• **DOCUMENT EXTRACT**:
Content starts

The CNNMoney.com article suggested one reason (among a few) for this:

At lower levels, a lot of the disparity between executive men and women’s paychecks can be explained by the fact that women managed smaller companies and were less likely to be CEO, chair or company president, said Kevin Murphy, a professor at USC’s Marshall School of Business citing a paper by Marianne Bertrand & Kevin Hallock.

In fact, eight out of 10 of the highest-paid executives overall are CEOs, while only five of the 10 best-compensated women are chief executives.


It doesn’t sound like a very convincing premise to me, but there you have it. Whether you agree with it or not, reading the CNNMoney.com article might give you a better understanding – at least, an US perspective – of the differences in compensations between the two genders.

You can find the CNNMoney.com Jessica Seid article here.

10 July 2007

Balancing

Coincidentally, and somewhat in line with my previous post on the different realities men and women experienced in their careers, the Sunday Times of India, in their Times Life! supplement last Sunday, released a story on successful working women in India and their perspectives on their work lives. The story, ‘Guilt-edged lives’, showcased several successful Indian businesswomen voicing, unanimously, the fact that a career means a balance between work, family and home.

The Times Life! story, which strangely does not credit its author(s) but acknowledges the Times News Network, quotes Sulajja Firodia Motwani, MD of Kinetic Engineering: “Being a working woman is a constant struggle, especially when it comes to kids. Even if you try and balance your work with your family and kids, there’s still an emotional pull.” The story centres on the fact that these successful businesswomen experience a feeling of guilt in having to manage work and family/home simultaneously, and are bold enough to acknowledge it publicly.

However, the story does not clearly state if the feeling of guilt is directed towards their work or their family/home, or both. Meaning, if they feel guilty for not being able to devote themselves 100 percent – and do justice – either to their work or to their family/home, or both. Judging the tone of the story, I’d say the guilt is directed towards their family/home. Which could mean that (and forgive me for generalising here) the woman is less guilty about not being able to devote 100 percent to her work/career.

To be fair, the story does go on to say (and I quote here from the story):

“At times the woman is torn between her professional aspirations and her familial roles. The solution seldom lies in choosing one over the other because for a woman it is important that she achieve success on both the home and work fronts, and not one at the expense of the other. Easily said, but takes some doing.”

Content ends

• **WHAT IS EXPECTED**: List every person named in the posts on women's pay and work-life balance. The records that follow are separate from the posts above and unrelated to them.

• **INPUT DATA**:
Content starts

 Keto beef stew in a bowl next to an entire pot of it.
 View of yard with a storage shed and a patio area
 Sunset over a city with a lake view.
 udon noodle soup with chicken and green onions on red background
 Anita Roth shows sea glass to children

Content ends
Content starts

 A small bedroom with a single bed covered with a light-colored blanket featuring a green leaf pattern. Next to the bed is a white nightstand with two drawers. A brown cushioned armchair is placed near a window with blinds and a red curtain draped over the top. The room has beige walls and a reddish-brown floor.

Content ends

• **SOLVED PROBLEM**:
Kevin Murphy
Marianne Bertrand
Kevin Hallock
Jessica Seid
Sulajja Firodia Motwani